I have never been to Paris. There were countless plans, mountains of opportunities over the years but none of them panned out. For some reason, I did not want to go alone, even though I was in Italy on my own for a month the first time I was there. 
"It takes two to tango." I always told myself. 

We have been inside for more than four weeks now. I take some guilty pleasure from being cooped up together, which feels a lot like a family vacation in some ways. Every meal, every day is a balancing act between N and V, E and myself. We make plans. We order things, We play games. We dance in the living room to 70's songs. Our faces hover above the kitchen table, with nothing to hide. We are a tiny army. We are together. 

V is tasting new foods these days, but she makes us all close our eyes when she does it. Only she can see herself, it seems. 

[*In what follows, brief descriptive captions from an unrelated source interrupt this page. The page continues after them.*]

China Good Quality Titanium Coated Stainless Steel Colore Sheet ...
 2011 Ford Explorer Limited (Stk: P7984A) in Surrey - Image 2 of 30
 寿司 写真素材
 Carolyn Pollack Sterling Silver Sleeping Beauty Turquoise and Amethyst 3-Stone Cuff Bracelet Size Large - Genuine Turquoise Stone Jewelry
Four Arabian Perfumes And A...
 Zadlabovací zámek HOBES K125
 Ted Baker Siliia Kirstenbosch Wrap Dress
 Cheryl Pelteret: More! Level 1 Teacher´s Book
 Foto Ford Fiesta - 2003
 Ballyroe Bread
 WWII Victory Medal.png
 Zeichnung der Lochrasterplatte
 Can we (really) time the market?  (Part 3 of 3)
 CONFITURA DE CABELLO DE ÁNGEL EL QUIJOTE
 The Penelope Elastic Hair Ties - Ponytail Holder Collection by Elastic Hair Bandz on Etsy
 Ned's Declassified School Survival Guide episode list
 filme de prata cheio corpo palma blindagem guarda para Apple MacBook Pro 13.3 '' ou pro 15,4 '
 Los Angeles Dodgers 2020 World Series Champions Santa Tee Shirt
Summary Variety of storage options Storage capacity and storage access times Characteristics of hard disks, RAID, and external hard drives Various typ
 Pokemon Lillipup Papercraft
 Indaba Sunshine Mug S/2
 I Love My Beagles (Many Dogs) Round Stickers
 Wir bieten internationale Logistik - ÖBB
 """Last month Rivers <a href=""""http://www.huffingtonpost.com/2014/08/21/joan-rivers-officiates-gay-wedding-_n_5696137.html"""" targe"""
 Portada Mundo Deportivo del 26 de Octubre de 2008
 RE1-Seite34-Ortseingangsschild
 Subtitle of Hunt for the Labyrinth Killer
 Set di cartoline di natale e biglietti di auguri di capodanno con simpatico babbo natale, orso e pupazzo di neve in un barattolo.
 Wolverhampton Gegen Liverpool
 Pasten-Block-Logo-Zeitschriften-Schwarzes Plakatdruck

N concocted a makeshift cafe on the balcony for her to get some fresh air and and sun when it peeks out. Blankets and tiny chairs can be benches, or tables or anything that V can imagine in the cramped little space. She makes pretend soup and tea, wandering out with a little tray and serving us at random moments of the day. 
Some of her favorite  dolls are customers. They sit there for hours, in silence. 
I ask her if the cafe is in Paris.
"Of course," She tells me.
I wedge a chair into the doorway, and stretch my legs for a little while. The afternoon sun is banging hard into the kitchen and I close my eyes to it. The smell of mud and gasoline drift up from the street below as I sip some imaginary coffee that V makes for me, and a real piece of chocolate.